This suit was filed on 28 June, stating, “Consensys violated the federal securities laws by failing to register as a broker and failing to register the offer and sale of certain securities, thereby depriving investors of crucial protections that those laws afford.”
The United States Securities and Exchanges Commission (SEC) has filed a lawsuit against ConsenSys, the company behind the popular crypto wallet MetaMask, on Wednesday for allegedly providing staking and brokerage services around unregistered securities contracts.
The SEC filed the lawsuit in the Southern District of New York on June 28, alleging that ConsenSys violated the federal securities laws by failing to register as a broker and failing to register the offer and sale of certain securities, "thereby depriving investors of crucial protections that those laws afford."
The SEC also alleges that ConsenSys has collected hundreds of millions of dollars in fees over the past four years through its alleged illegal MetaMask operations and that it knowingly put investors at risk.
“Since October 2020, ConsenSys has acted as an unregistered broker of crypto asset securities through its MetaMask Swaps service. This service allows users to swap certain crypto assets for others, and ConsenSys collects a fee on each swap,” the SEC said in a statement.

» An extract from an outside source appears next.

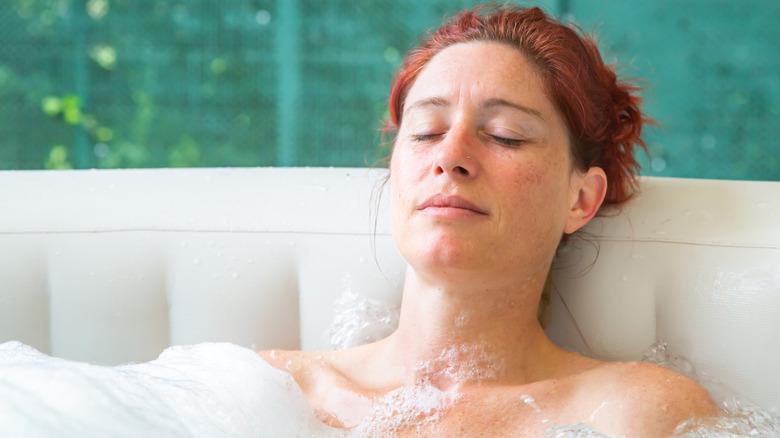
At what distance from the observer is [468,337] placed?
4.46 ft

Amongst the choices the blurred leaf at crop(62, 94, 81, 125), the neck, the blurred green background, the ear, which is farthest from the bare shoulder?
the blurred leaf at crop(62, 94, 81, 125)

“The SEC further alleges that since January 2023, ConsenSys has engaged in the unregistered offer and sale of securities in the form of crypto asset staking programs, and acted as an unregistered broker, through its MetaMask Staking service. By its conduct as an unregistered broker, ConsenSys has collected over $250 million in fees.”
The SEC alleges that ConsenSys violated the federal securities laws by failing to register as a broker and failing to register the offer and sale of certain securities. The SEC also alleges that ConsenSys knowingly put investors at risk.
The SEC is seeking a permanent injunction, disgorgement of ill-gotten gains plus prejudgment interest, and a civil monetary penalty.
The SEC's definition of securities in this case is related to the staking service ConsenSys offers through MetaMask. The SEC alleges that ConsenSys’ MetaMask Staking service is integrated with two decentralized applications (dApps) that offer liquid staking of Ether (ETH).
“Investors can stake their ETH with Lido or Rocket Pool through MetaMask in exchange for a derivative token that represents their staked ETH and accrues rewards,” the SEC said.
“The SEC alleges that the liquid staking services on Lido and Rocket Pool are unregistered securities offerings because investors make an investment of ETH in a common enterprise with a reasonable expectation of profits from the managerial efforts of Lido and Rocket Pool, respectively.”
ConsenSys received a Wells Notice in April regarding acting as a broker/dealer of illegal securities, and it quickly responded by filing a lawsuit against the SEC. ConsenSys claimed that the SEC is pursuing an anti-crypto agenda with ad hoc enforcement action.
“This is just the latest example of its regulatory overreach — a transparent attempt to redefine well-established legal standards and expand the SEC’s jurisdiction via lawsuit,” ConsenSys said in April.
ConsenSys was expecting the SEC to sue it, and it prepared for the eventuality with a preemptive lawsuit.